There could be thousands more applications coming. A DOJ website began offering downloadable applications at midnight, and as of noon, it had received almost 800,000 hits and visitors had downloaded at least 83,000 applications, Brueck said.
It’s impossible to know how many applications may be in the mail, but dozens of people made the trip to the Capitol to file in person and the office phone was ringing off the hook Tuesday morning with people calling about concealed carry applications.
About a dozen members of Wisconsin Carry, Inc., an organization that advocates for gun rights, were among the first to file at the Capitol office. Some wore T-shirts emblazoned with the organization’s logo and empty holsters on their belts.
Matt Slavik, 58, an information technology worker from Brookfield, downloaded his application at 1 a.m. He said he couldn’t sleep and felt like a kid waiting for Christmas morning.
“(The law) means I can protect myself and my family,” Slavik said. “It’s not the gun I love. It’s the people it protects.”
Paul Fisher, another member of the Wisconsin Carry group, said he didn’t sleep much Monday night either. But the 47-year-old information technology worker from Elkhorn still complained about having to shell out the $50 application fee.
“I’d rather spend the money on ammunition than spend it on permission for what is a right,” he said.
The National Rifle Association has been pushing Wisconsin legislators for the better part a decade to allow concealed carry. Republicans passed it in 2003 and 2006, but then-Gov. Jim Doyle, a Democrat, vetoed both proposals.
Last November’s elections shifted the political landscape, though. Republican Scott Walker won the governor’s office and the GOP seized control of both legislative houses. Walker signed concealed carry legislation in early July, about six months into his term.
Under the law and DOJ rules implementing it, anyone who is at least 21 years old, hasn’t been convicted of a felony and takes at least four hours of firearms training can obtain a permit to carry a concealed weapon from the state Justice Department. The agency has 45 days to process an application until December, when the window becomes 21 days.
Permit holders face a patchwork of rules banning concealed carry, however. The law prohibits weapons in schools, police stations, courtrooms. Anyone drinking alcohol in bar can’t carry and private property owners can ban weapons in their buildings if they see fit.

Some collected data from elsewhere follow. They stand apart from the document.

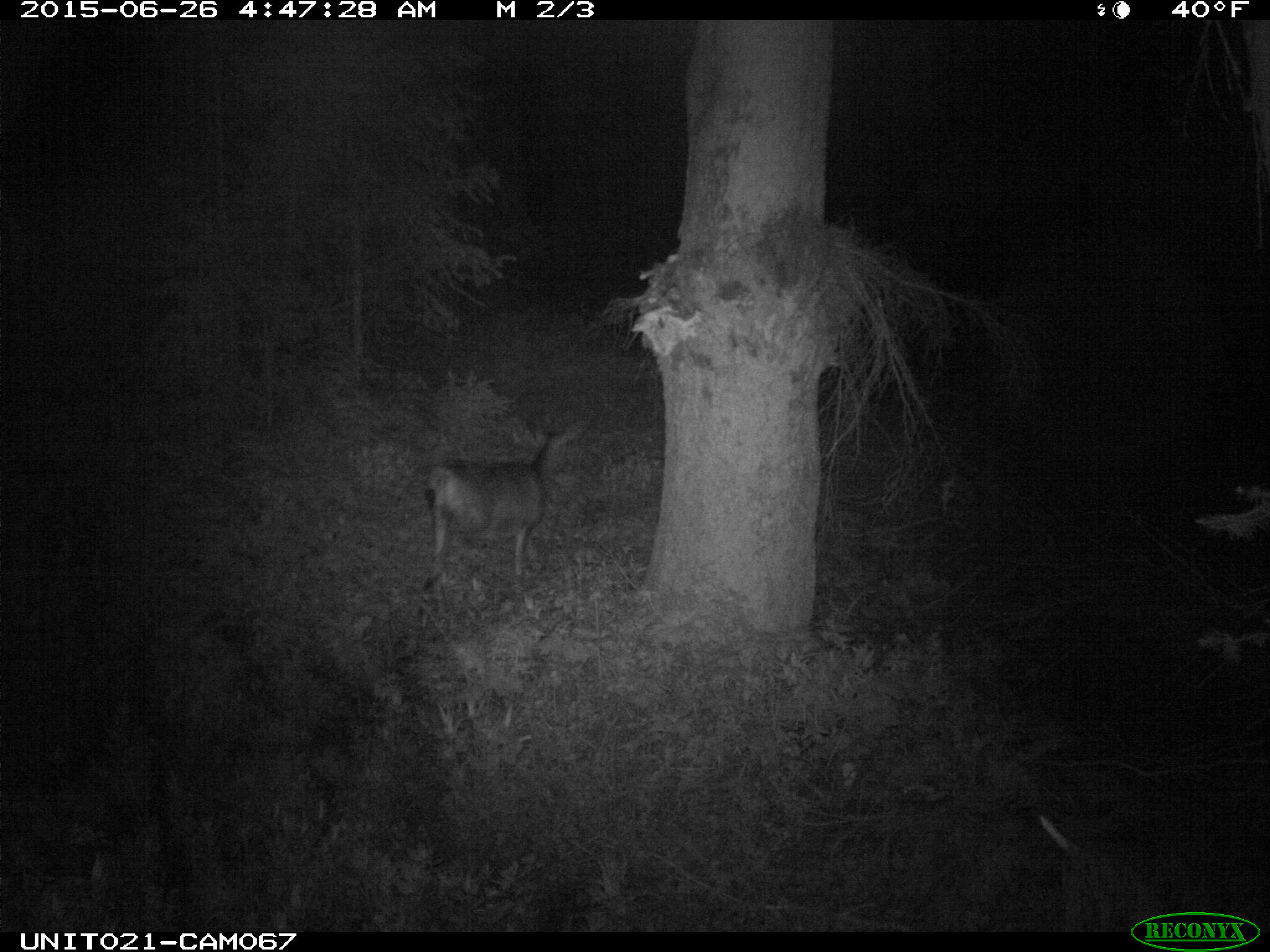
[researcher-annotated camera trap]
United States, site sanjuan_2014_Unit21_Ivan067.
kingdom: Animalia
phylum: Chordata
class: Mammalia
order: Artiodactyla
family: Cervidae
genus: Odocoileus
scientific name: Odocoileus hemionus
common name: mule deer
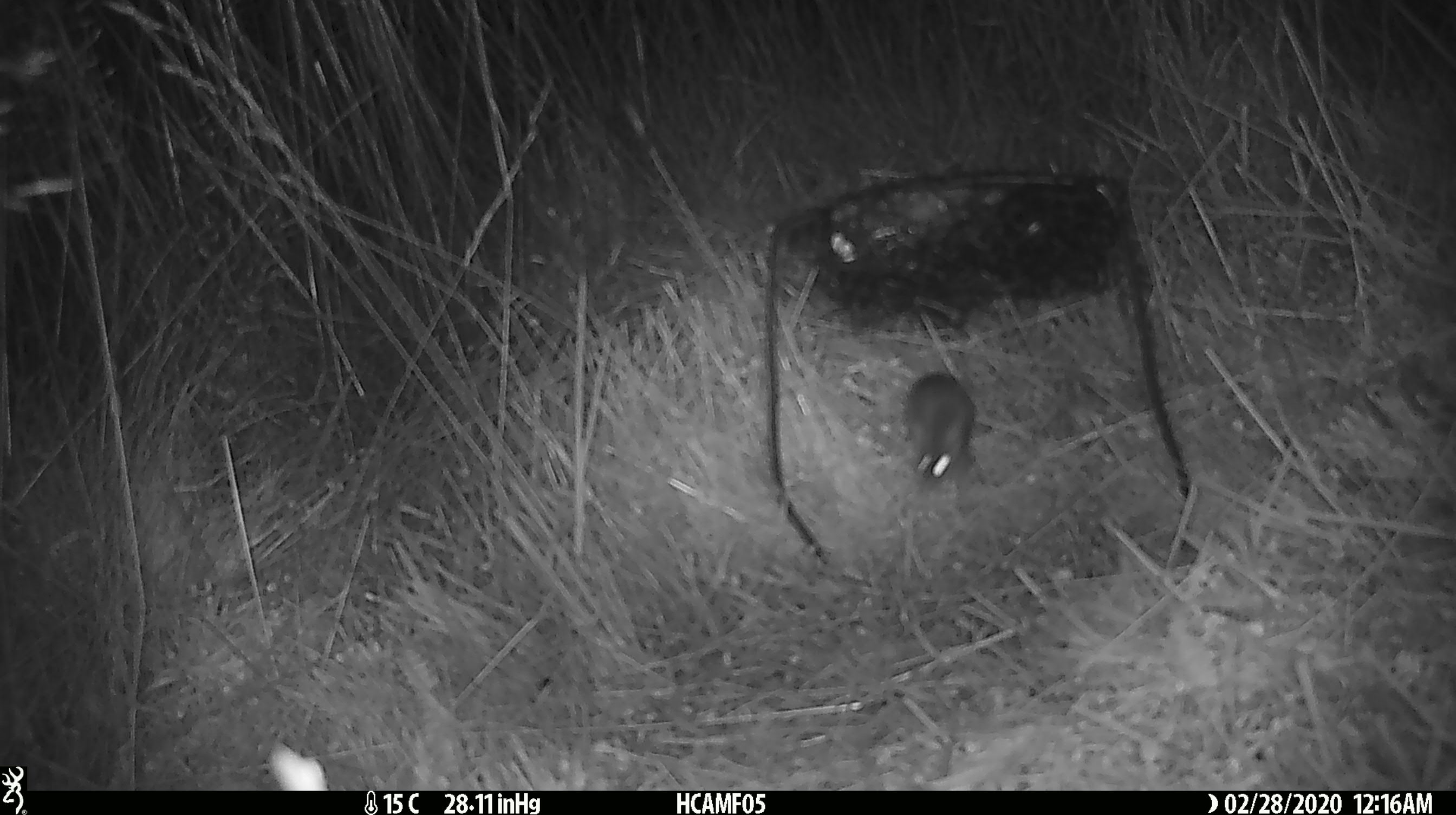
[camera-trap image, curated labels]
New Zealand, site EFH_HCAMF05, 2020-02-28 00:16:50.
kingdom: Animalia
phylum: Chordata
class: Mammalia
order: Rodentia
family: Muridae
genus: Mus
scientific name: Mus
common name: mouse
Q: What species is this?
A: Mouse (Mus).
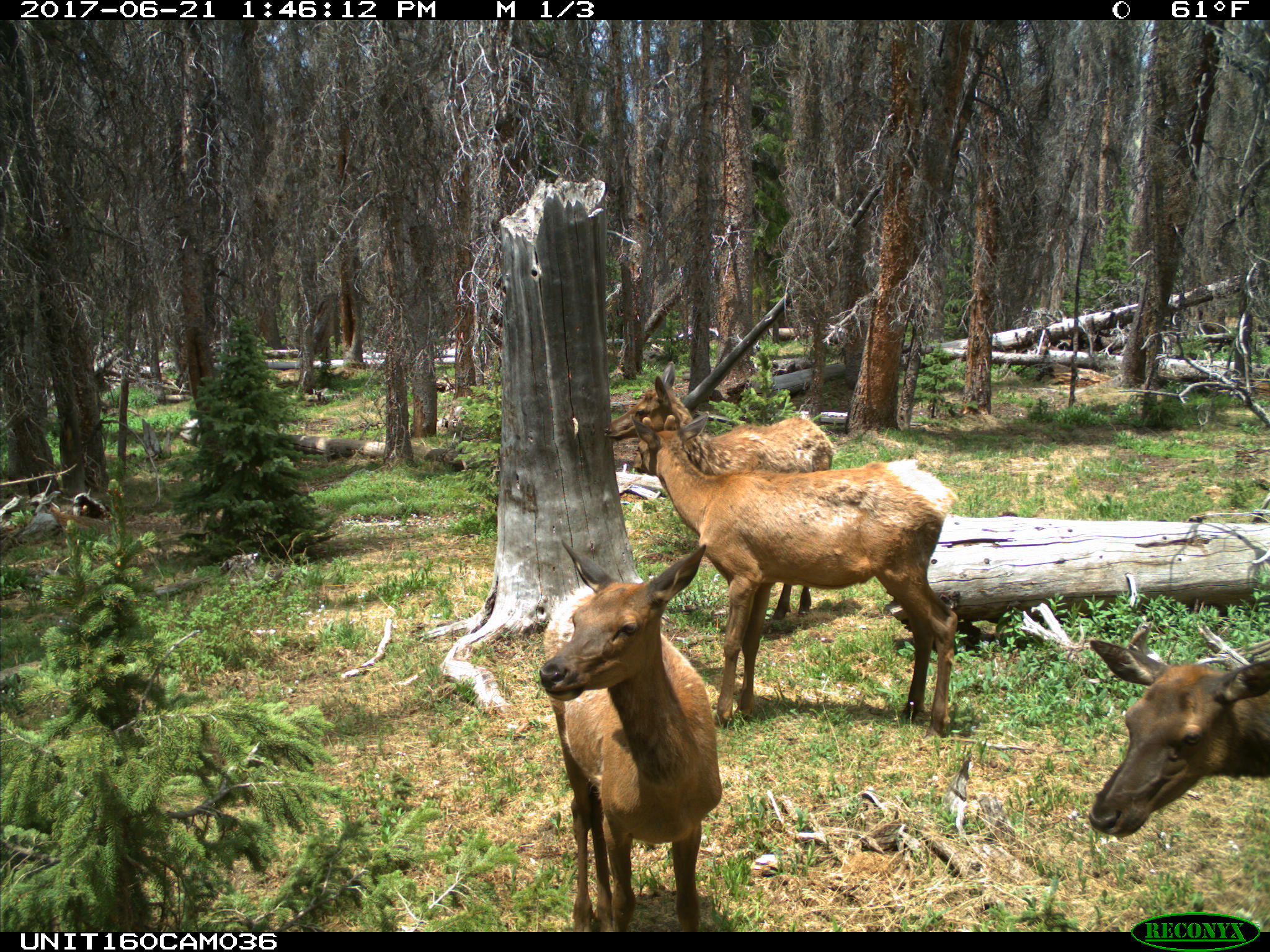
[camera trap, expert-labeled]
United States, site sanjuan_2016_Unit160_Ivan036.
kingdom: Animalia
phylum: Chordata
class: Mammalia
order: Artiodactyla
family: Cervidae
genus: Cervus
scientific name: Cervus elaphus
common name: red deer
Cervus elaphus (red deer).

Walker’s administration has decided to allow concealed weapons in almost all state buildings it controls, including areas of the state Capitol that the Legislature and state Supreme Court don’t control.
Republicans have said they will allow weapons on the floor of both the Senate and Assembly and in meeting rooms of both houses. Assembly Republicans plan to allow weapons in that chamber’s overhead gallery, although Senate Republicans have banned them in their gallery. The Supreme Court justices plan to flesh out their policy next week.

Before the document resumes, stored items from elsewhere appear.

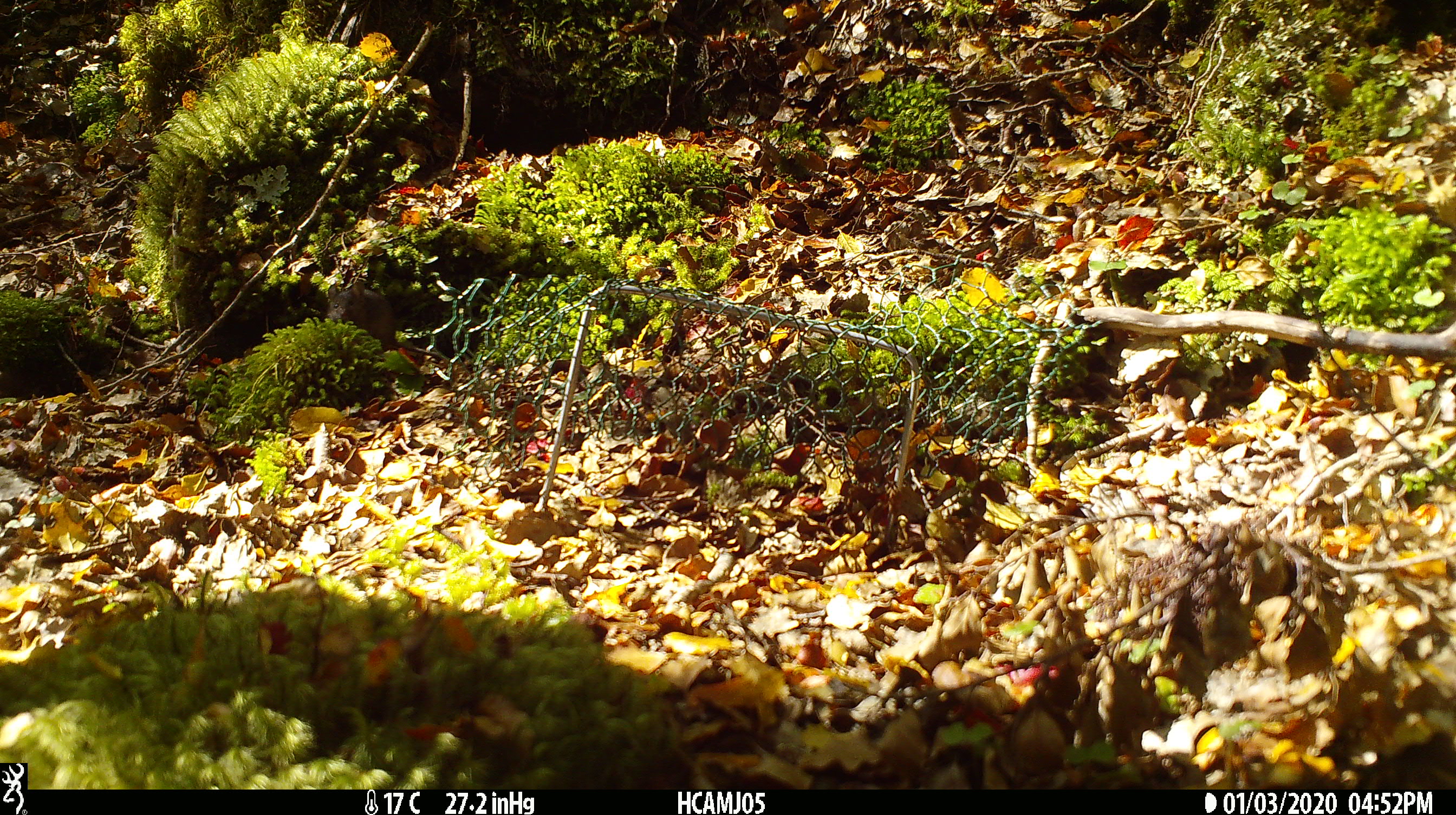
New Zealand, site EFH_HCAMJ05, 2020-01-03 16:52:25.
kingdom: Animalia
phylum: Chordata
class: Mammalia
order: Rodentia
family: Muridae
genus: Mus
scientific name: Mus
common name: mouse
Mouse (Mus).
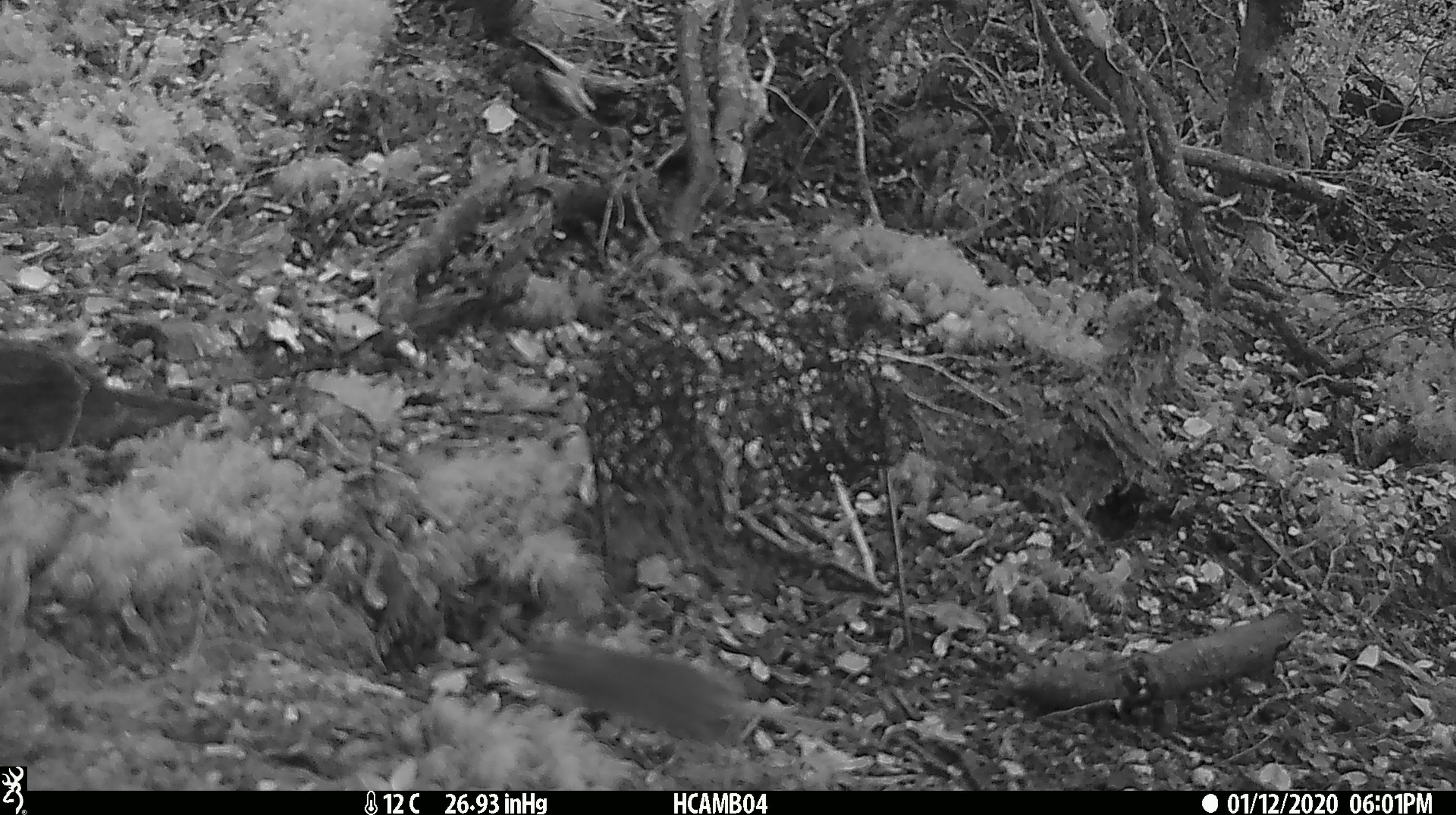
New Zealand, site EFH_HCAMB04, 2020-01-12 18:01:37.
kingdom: Animalia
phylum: Chordata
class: Mammalia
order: Rodentia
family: Muridae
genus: Mus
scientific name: Mus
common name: mouse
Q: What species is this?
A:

Even though the permit application process has barely begun, GOP legislators already are demanding the Justice Department delete the minimum four-hour training requirement. The Justice Department added that provision to the implementation rules even though the law doesn’t expressly create a time standard.
The NRA has taken issue with the standard, accusing Republican Attorney General J.B. Van Hollen of overstepping his authority. Van Hollen has countered his agency had to define training somehow, but the Legislature’s rules committee is set to hold a hearing Wednesday on the time standard Wednesday.